It would have been a bloody business, and might have ended up as a Nelsonian thrashing, but it seems unlikely that even a devastating British victory would have come without seriously weakening the carrier group - perhaps losing a carrier. Which would have posed the question - what now? Blockade was, as discussed, imperfect and could anyway not be sustained long enough to win. Could a weakened carrier group have provided enough air cover for the amphibious group? It seems impossible, given the close-run thing it was with two carriers.
Once COMAW and company arrived, Woodward's role changed dramatically. At last, he had a clear aim, which was (however much he disliked it) to support the amphibians by providing combat air patrols and strikes and looking after the transport holding area out at sea. He discharged this well, taking the (mildly controversial) decision to keep the carriers well to the east. Again, the lack of clear strategic analysis had nearly led him to take an appalling risk, but the return of clarity led him back to a sensible and conservative policy.
This afflicted a string of important people, kicking off with Lewin in MOD Main Building and moving south. Woodward doesn't seem ever to have grasped the problem, complaining that the amphibious group had offloaded nearly one ton of stores per man and that must surely be enough. In fact, 3 Commando Brigade had 4,500 tons of stuff in their War Maintenance Reserve, roughly a ton per man, but this doesn't include their first- and second-line loadout, weapons, or vehicles. The order from London on the 26th to "move out" was based on the assumption that everyone was being terribly slow, but the NATO Northern Flank plans had assumed eight days for a smaller force to land through an operational port with host-nation air cover.

################

| Activity A |
Duplicate the Falklands campaign passage from "It would have" up to and including "with two carriers.".
| Activity B |
In the Falklands campaign passage, how many days did the NATO Northern Flank plans assume for a smaller force to land?
| Activity C |
Supply the next part of the Falklands campaign passage, picking up after its final sentence.
The rows that follow have no connection to the Falklands campaign passage.

################

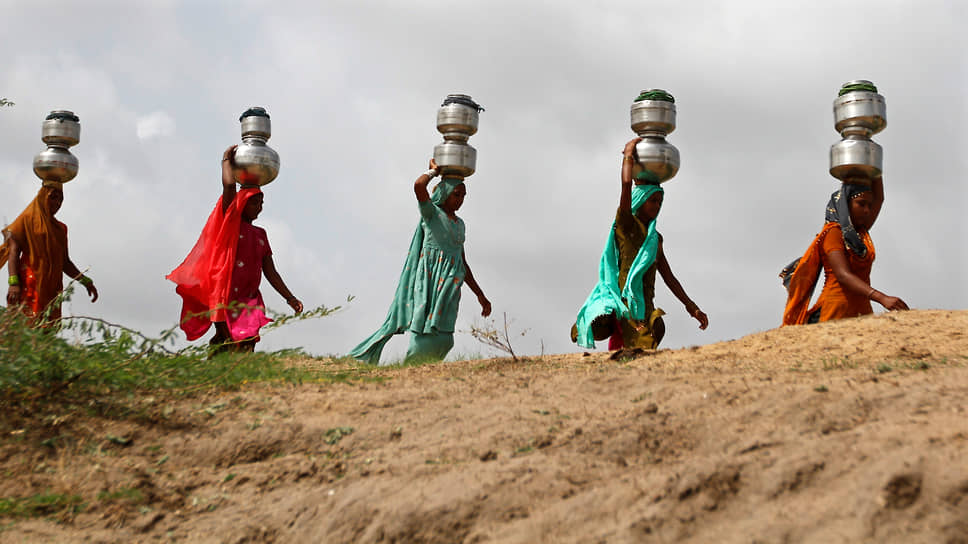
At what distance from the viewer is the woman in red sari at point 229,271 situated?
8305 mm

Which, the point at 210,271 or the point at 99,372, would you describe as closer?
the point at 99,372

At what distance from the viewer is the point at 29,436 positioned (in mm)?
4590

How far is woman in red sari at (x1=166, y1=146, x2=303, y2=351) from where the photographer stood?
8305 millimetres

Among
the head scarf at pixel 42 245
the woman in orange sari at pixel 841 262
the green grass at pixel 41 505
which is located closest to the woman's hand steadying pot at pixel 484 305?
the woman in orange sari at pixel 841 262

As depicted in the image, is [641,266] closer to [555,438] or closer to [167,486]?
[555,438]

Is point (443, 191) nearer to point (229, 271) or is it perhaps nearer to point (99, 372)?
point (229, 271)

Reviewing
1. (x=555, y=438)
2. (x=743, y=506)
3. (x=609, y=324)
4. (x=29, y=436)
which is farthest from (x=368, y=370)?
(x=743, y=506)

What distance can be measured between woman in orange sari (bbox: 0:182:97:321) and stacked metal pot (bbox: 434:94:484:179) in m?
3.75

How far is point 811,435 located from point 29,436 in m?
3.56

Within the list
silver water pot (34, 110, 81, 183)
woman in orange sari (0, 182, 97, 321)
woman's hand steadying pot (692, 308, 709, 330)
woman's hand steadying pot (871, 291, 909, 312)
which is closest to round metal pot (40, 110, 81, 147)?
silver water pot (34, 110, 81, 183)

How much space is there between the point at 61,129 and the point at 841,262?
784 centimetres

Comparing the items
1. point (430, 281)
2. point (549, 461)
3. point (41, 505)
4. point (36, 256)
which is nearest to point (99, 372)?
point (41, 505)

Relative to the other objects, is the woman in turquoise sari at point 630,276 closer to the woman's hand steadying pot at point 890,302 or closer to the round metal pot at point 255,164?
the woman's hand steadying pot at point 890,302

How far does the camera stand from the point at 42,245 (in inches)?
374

################

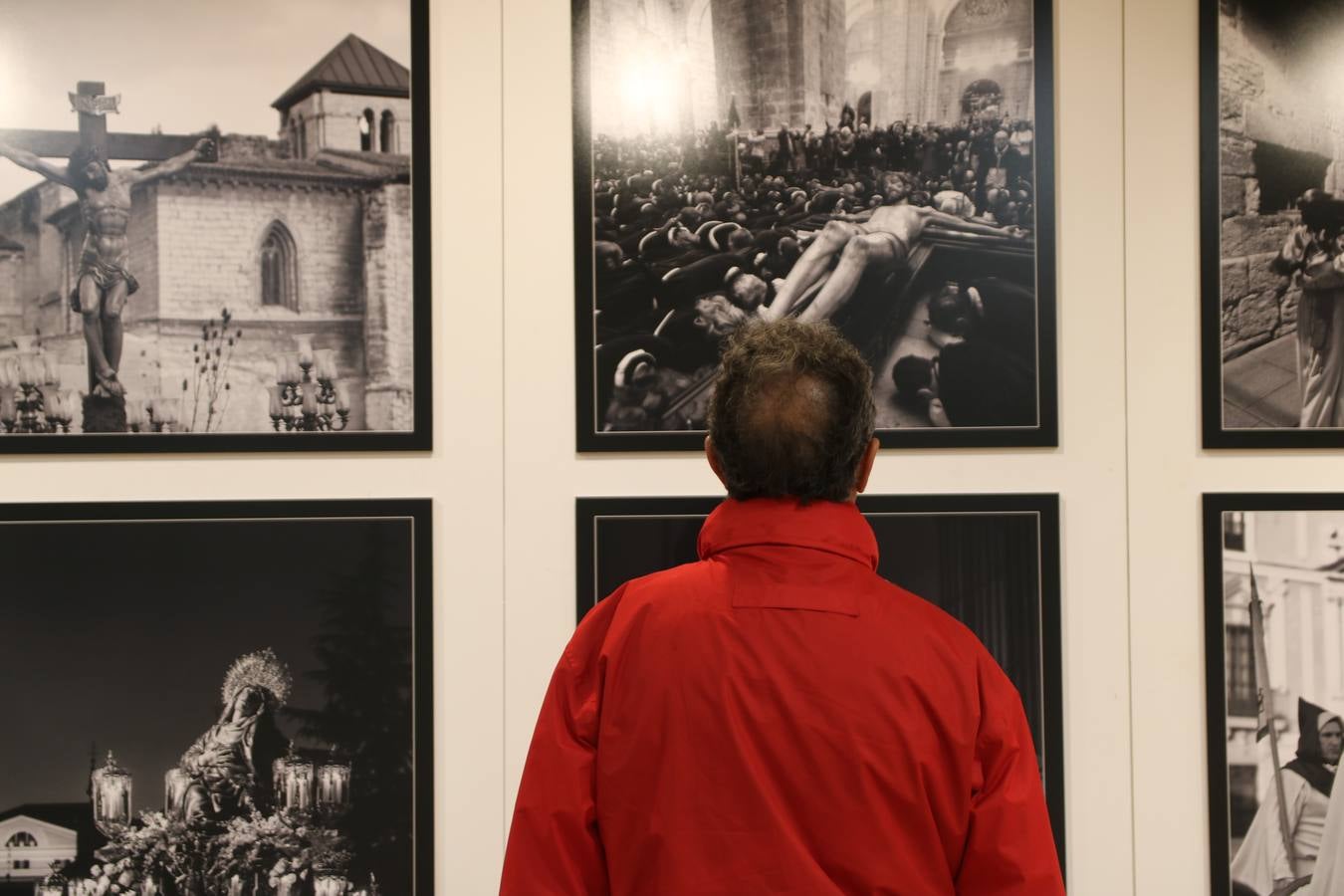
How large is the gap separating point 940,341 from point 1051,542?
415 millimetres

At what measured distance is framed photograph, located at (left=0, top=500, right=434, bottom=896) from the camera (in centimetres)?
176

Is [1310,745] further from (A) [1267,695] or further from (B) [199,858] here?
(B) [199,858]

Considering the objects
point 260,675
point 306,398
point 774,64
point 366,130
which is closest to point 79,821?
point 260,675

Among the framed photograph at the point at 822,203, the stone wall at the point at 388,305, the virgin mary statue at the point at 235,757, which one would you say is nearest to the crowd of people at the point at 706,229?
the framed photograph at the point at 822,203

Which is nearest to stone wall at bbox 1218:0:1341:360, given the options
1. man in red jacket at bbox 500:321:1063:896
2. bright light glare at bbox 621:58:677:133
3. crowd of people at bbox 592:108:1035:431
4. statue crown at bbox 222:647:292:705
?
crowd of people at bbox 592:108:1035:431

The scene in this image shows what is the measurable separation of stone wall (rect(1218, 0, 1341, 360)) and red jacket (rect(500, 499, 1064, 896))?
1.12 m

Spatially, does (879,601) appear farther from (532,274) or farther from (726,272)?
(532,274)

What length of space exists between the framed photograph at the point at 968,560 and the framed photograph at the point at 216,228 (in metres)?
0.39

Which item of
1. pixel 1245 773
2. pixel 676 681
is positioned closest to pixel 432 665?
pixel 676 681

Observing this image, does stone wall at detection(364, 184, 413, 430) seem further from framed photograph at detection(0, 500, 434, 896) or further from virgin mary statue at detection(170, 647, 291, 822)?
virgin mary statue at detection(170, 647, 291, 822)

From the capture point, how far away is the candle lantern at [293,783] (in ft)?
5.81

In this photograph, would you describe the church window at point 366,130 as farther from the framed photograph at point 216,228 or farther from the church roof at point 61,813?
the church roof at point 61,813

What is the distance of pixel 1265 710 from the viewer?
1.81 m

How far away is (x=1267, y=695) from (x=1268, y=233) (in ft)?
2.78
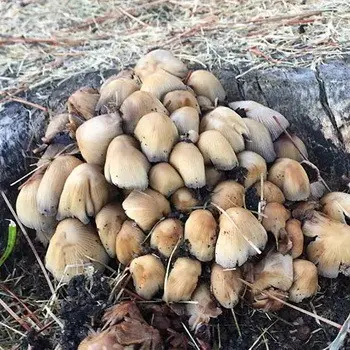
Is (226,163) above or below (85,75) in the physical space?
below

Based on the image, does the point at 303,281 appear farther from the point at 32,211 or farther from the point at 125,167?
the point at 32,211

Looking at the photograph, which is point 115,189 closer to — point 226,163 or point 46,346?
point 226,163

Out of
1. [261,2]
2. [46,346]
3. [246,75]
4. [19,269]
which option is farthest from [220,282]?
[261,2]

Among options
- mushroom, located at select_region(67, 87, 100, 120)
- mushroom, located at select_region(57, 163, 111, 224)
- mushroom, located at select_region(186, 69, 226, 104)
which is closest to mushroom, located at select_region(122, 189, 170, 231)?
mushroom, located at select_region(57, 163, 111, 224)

################

| Exercise output A |
It would have been a bloody business, and might have ended up as a Nelsonian thrashing, but it seems unlikely that even a devastating British victory would have come without seriously weakening the carrier group - perhaps losing a carrier. Which would have posed the question - what now? Blockade was, as discussed, imperfect and could anyway not be sustained long enough to win. Could a weakened carrier group have provided enough air cover for the amphibious group? It seems impossible, given the close-run thing it was with two carriers.

| Exercise output B |
Eight days.

| Exercise output C |
In fact, the landing craft and choppers managed to unload ammunition from the P&O Ferrymasters truck ferry M/V Elk at a rate of 80 tons an hour, which would be good going for breakbulk dry cargo handling in a real port. Similarly, Brigadier Tony Wilson of 5 Brigade and Major-General Jeremy Moore of division HQ spent their trip south on the QE2 planning in splendid isolation from either Sandy Woodward or Michael Clapp, whose ships and aircraft they were, or Julian Thompson, whose logistics regiment it was (among many other things, 5 didn't have its own logistics support and consumed 3 Bde resources). Wilson believed Moore had promised him all available helicopters to get his brigade forward, although Moore had no helicopters to promise and there was no way such a thing could happen in the light of the offload, artillery, and medical requirements.
With his logistics outsourced to the Navy, Wilson was unfortunately free to start his own war by pushing men forward from the Goose Green area to Bluff Cove in his liaison helicopter, thus creating an advance along the south coast that the Navy and Marine planners had ruled out as logistically difficult to support, needless, and risky. The confusion about strategic aims that had started at the top led to the tactical and operational mistakes that led to the disaster at Bluff Cove.